Depois, vinha o preço: cabeça acelerada, cansaço sem explicação e aquela dificuldade clássica de desligar o cérebro na hora de dormir. Além disso, no fim, saía tudo errado. Não lembrei a hora que o eletricista marcou, o jantar queimou e não registrei nada sobre as diretrizes informadas na reunião do trabalho.
Em resumo: o chamado ‘multitasking‘ pode até parecer eficiente. No entanto, na prática, ele cobra juros altos. Durante muito tempo, venderam para nós a ideia de que fazer várias coisas ao mesmo tempo era sinônimo de competência. Melhor ainda se fosse mulher — afinal, somos “boas nisso”, dizem. O que raramente entra na conta é o desgaste. Alternar o tempo todo entre tarefas, pular de um estímulo para outro e emendar compromissos sem pausa não é talento, é sobrevivência. E uma sobrevivência bem cansativa.

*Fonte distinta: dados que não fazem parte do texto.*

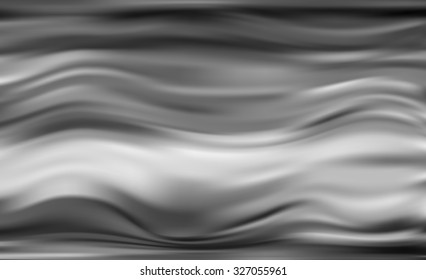 Silky satin curtain with wavy patterns black dark color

A arte de (não) fazer mil coisas ao mesmo tempo
A ciência, aliás, não anda impressionada com essa nossa suposta habilidade. Pesquisadores lembram que o cérebro humano não foi feito para lidar com vários focos ao mesmo tempo. No máximo, conseguimos sustentar um ou dois pensamentos conscientes de cada vez. O resto é ilusão — e exaustão.
Estudos recentes mostram ainda que quem vive nesse modo multitarefa tende a buscar recompensas rápidas, subestimar o tempo que gasta em cada atividade e ter mais dificuldade de se autorregular. Traduzindo: ficamos mais cansadas, mais dispersas e com o celular grudado na mão. Não exatamente o pacote de sucesso que nos prometeram.
Talvez esteja na hora de parar de romantizar essa correria permanente. Fazer uma coisa de cada vez não é preguiça nem falta de ambição. Pode ser, na verdade, um pequeno ato de lucidez — e, quem sabe, de autocuidado. Porque dar conta de tudo, do jeito que andam as coisas, parece menos virtude e mais armadilha.